[NAIPR] ARIN Proposal

Karl Denninger karl at MCS.NET
Thu Jan 23 01:56:42 EST 1997


> -----BEGIN PGP SIGNED MESSAGE-----
>
> On Wed, 22 Jan 1997 22:35:00 -0600 (CST), karl at mcs.net writes:
> >
> > [ on renumbering ]
> >
> >But the point is, they shouldn't *HAVE TO* if you change a
> >vendor relationship.
>
> So you've come up with some magical patch to the Cisco IOS and the
> BayRS that will keep MCI and Sprint running as the routing tables grow
> past the 100,000 mark? Unless you have, people will *HAVE TO* renumber
> when they move around. Letting everyone keep their IP addresses when
> vendors are switched will cause the routing table size to skyrocket.

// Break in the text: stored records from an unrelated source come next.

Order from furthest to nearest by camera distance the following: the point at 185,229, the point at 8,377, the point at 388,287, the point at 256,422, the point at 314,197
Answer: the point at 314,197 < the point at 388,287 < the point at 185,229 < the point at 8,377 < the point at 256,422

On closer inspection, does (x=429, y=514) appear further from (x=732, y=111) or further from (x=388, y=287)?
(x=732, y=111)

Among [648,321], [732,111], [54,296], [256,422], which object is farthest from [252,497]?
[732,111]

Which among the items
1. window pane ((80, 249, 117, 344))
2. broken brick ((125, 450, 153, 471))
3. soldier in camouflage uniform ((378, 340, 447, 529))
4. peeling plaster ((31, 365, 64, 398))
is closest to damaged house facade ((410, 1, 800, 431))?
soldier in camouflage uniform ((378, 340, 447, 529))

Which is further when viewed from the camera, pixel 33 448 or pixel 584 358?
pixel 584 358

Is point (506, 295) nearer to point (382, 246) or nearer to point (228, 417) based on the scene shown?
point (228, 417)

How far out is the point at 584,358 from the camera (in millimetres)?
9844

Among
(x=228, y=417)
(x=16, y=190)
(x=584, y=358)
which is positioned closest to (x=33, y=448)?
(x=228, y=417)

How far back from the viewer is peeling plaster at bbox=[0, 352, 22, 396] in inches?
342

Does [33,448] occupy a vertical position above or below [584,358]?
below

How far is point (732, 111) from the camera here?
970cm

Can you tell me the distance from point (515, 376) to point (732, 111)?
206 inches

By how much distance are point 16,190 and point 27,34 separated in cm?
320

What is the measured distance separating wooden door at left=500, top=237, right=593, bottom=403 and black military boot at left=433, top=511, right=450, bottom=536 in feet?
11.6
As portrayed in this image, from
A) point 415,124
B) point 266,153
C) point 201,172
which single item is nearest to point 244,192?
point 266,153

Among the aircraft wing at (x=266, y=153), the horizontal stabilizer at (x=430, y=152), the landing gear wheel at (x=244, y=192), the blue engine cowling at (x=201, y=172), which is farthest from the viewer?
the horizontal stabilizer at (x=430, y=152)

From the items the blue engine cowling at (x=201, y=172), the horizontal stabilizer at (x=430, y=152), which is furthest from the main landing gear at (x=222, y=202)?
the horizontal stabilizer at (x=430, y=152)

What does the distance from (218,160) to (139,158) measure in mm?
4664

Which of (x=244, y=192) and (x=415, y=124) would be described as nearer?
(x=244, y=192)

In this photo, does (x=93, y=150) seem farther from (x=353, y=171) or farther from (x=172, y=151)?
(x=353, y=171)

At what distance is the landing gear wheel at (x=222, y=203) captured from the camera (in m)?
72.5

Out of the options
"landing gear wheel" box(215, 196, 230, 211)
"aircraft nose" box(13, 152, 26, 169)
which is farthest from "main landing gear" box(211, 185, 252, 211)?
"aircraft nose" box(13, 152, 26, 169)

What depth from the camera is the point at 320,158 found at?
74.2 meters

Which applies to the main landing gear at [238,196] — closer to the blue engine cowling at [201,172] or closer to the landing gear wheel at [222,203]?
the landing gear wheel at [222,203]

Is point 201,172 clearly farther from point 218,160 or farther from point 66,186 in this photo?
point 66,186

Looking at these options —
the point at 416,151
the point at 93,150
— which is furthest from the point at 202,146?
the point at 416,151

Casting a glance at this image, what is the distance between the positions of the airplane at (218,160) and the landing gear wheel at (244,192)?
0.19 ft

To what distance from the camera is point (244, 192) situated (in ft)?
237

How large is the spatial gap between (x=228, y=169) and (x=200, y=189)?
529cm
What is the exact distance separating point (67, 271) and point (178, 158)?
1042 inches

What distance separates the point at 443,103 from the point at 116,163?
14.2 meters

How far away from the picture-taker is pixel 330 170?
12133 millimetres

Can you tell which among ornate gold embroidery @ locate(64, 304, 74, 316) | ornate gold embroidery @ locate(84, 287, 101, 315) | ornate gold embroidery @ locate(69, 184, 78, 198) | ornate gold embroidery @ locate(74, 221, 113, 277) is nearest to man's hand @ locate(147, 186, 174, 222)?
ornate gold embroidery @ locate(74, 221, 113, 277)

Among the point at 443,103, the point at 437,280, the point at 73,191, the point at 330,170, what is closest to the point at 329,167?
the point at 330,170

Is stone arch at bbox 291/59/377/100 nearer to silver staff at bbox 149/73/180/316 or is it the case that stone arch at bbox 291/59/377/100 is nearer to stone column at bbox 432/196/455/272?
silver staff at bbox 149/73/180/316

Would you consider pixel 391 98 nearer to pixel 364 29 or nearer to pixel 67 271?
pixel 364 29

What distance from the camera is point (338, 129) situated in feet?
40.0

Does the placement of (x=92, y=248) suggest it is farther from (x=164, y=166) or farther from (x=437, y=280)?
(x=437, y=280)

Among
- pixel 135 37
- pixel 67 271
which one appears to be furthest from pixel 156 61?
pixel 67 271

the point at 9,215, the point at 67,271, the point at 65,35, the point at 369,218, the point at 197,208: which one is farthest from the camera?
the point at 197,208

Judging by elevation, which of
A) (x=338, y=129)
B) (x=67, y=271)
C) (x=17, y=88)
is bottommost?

You are MISSING THE POINT.  Please, please read what I have written before
and what is below.  Arguing points that aren't being made is non-productive.

One last time:

NOBODY is arguing for end customers who get assignments in the /32 to /20
range NOW being able to "take them with".

Including me.

HOWEVER, you *MUST* recognize past practice, you *MUST* recognize that
people relied on representations made to them in the past (which are in
fact CODIFIED in RFC2008; there is SPECIFIC language in there reflecting
PAST HISTORY AND PRACTICE), and you *MUST NOT* try to abrogate those past
policies and practices for *EXISTING* assignments.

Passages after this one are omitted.